═══ Text provided ═══
[Paper] SwitchDelta: Asynchronous Metadata Updating for Distributed Storage with In-Network Data Visibility

Published: 2 months ago (November 25, 2025 at 01:48 AM EST)

4 min read

Source: arXiv

Source: arXiv - 2511.19978v1

Overview

The paper introduces SwitchDelta, a novel technique that pushes metadata updates into programmable network switches, allowing data to become visible before the traditional metadata write completes. By decoupling metadata from the critical write path, SwitchDelta speeds up ordered writes while still guaranteeing strong consistency—an attractive proposition for any developer building high‑performance distributed storage services.

Key Contributions

In‑network metadata buffering: Uses P4‑programmable switches to temporarily store metadata updates, making newly written data visible to clients without waiting for the metadata node.
Best‑effort data‑plane design: Introduces lightweight mechanisms (e.g., compact encoding, selective eviction) that respect the limited memory and processing budget of switches.
Metadata update protocol: A new protocol that reconciles the switch‑cached metadata with the persistent metadata store, ensuring eventual consistency and crash safety.
═══
Tasks to complete
A) Translate this sentence from the SwitchDelta summary into Spanish: "The paper introduces SwitchDelta, a novel technique that pushes metadata updates into programmable network switches, allowing data to become visible before the traditional metadata write completes."
B) Write what comes next in the SwitchDelta summary, picking up after its last sentence.
None of the entries are needed here.
═══ Dataset ═══
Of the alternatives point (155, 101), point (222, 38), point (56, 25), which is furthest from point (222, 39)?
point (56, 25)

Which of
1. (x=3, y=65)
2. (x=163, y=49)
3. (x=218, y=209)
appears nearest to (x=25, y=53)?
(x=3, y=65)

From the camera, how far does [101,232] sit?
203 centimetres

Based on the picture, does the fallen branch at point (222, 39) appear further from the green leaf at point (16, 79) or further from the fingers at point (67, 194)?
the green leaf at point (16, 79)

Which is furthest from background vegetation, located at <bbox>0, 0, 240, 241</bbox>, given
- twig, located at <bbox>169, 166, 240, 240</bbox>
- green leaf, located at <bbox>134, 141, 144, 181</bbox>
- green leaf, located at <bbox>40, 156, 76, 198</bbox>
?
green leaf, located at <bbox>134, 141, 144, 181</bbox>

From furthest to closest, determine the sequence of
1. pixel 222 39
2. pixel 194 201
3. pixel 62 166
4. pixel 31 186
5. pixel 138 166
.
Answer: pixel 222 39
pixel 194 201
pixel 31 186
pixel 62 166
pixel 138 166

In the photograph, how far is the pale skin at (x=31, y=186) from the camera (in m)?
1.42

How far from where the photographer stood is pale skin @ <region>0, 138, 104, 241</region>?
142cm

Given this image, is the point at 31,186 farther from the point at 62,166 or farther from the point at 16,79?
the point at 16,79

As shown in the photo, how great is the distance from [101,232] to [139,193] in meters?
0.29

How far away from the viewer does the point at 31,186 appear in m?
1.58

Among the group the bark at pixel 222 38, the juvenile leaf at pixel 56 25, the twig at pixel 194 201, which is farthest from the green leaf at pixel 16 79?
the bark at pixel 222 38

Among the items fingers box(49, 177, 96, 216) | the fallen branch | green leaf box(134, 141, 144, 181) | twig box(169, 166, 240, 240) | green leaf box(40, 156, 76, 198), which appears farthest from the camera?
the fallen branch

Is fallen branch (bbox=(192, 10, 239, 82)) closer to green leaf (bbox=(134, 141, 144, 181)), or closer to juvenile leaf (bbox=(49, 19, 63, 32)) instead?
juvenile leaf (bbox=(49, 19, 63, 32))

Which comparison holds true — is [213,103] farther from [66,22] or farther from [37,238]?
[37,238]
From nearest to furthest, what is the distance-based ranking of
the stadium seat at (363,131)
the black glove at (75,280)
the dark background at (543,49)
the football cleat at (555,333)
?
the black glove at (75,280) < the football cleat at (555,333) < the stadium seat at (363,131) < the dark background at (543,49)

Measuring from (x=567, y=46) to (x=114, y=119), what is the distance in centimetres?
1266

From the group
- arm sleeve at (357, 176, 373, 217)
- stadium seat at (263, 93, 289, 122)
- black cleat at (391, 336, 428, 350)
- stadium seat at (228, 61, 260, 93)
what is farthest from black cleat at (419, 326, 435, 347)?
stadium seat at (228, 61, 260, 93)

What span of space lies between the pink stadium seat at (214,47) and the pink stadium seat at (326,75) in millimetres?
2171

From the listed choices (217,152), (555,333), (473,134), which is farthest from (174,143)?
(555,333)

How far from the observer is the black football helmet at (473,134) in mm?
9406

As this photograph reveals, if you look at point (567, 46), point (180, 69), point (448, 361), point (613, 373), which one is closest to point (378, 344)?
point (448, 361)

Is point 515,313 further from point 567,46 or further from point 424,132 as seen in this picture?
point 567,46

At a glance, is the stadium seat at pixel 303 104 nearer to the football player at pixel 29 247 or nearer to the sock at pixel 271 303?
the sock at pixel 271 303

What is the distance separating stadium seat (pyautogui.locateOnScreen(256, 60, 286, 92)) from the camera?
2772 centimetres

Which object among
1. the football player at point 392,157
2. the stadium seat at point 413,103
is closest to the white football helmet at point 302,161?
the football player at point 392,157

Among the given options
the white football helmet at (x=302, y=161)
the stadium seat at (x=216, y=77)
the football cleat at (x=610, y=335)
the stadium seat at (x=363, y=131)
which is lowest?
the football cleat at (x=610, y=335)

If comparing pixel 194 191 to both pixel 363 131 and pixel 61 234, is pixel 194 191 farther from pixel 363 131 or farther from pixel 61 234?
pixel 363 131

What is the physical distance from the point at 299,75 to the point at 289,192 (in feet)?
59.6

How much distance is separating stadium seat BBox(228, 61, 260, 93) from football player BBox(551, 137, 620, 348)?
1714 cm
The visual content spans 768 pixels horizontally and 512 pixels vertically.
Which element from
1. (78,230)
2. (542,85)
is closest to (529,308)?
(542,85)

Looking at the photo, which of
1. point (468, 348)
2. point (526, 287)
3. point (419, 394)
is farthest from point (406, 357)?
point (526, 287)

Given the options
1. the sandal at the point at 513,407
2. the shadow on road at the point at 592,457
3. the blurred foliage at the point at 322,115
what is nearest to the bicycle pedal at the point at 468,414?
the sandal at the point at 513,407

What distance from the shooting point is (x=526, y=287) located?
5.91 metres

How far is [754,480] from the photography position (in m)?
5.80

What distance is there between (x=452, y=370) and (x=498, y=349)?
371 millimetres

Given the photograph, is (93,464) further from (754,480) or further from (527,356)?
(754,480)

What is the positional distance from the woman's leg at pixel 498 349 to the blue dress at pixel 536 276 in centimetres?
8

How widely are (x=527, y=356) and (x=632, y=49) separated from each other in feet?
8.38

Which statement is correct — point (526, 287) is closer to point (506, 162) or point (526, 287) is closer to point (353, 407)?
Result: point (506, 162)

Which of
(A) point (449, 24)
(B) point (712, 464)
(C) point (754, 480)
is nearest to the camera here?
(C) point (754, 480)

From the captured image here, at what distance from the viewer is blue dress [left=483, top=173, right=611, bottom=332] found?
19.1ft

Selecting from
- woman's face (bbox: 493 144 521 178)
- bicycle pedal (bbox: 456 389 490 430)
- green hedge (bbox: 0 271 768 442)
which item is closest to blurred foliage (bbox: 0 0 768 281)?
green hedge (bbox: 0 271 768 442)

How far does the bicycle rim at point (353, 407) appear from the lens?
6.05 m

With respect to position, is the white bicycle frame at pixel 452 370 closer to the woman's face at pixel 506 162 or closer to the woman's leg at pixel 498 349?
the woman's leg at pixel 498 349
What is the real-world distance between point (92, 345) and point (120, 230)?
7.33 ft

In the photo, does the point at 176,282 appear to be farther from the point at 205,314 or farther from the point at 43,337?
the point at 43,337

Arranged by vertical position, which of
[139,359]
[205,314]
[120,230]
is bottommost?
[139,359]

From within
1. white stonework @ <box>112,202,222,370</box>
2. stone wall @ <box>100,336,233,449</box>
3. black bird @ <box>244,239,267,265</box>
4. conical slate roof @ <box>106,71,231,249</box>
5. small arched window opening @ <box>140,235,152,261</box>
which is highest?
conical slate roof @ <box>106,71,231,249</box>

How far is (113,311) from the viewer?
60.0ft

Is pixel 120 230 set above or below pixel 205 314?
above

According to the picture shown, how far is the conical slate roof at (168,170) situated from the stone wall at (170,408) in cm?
═══
Answers for the tasks
A) El artículo presenta SwitchDelta, una técnica novedosa que traslada las actualizaciones de metadatos a conmutadores de red programables, lo que permite que los datos se vuelvan visibles antes de que se complete la escritura tradicional de metadatos.

B)
Broad evaluation: Demonstrates the approach on three representative in‑memory storage systems (log‑structured KV store, distributed file system, secondary index) and shows up to 52 % latency reduction and 127 % throughput boost on write‑heavy workloads.

Methodology

System Model – The authors assume a classic two‑tier architecture: data nodes store the actual payload, while a separate metadata service tracks object locations, versions, and visibility flags.
Switch‑side Buffer – When a client issues a write, the data node stores the payload first. The accompanying metadata update (e.g., “object X is now at version V”) is encapsulated in a small packet and forwarded to a programmable switch. The switch stores this update in a tiny hash‑based cache.
In‑network Visibility – While the metadata is still in the switch, any read request that traverses the same switch can be answered directly from the cached entry, effectively “seeing” the new data instantly.
Commit & Reconciliation – The metadata node later receives the same update (via a reliable control channel). It writes the entry to durable storage and sends an acknowledgment. The switch then either discards the cached copy or marks it as committed. If the switch crashes or the entry expires, the system falls back to the traditional path, preserving strong consistency.
Resource Management – Because switches have a few megabytes of SRAM, the design employs:
- Compact encoding (bit‑fields for version, object ID, etc.)
- Eviction policies that prioritize recent writes and drop stale entries.
- Fallback handling for cache misses, ensuring correctness without performance penalties.

Results & Findings

Workload	Latency Reduction	Throughput Gain
Write‑heavy KV store	≈ 52 % lower 99th‑percentile latency	≈ 127 % higher ops/sec
Distributed file system (small files)	38 % latency cut	94 % throughput boost
Secondary index (range scans)	31 % latency cut	68 % throughput boost

Key observations

Scalability: Benefits grow with the proportion of writes; read‑only workloads see negligible impact (as expected).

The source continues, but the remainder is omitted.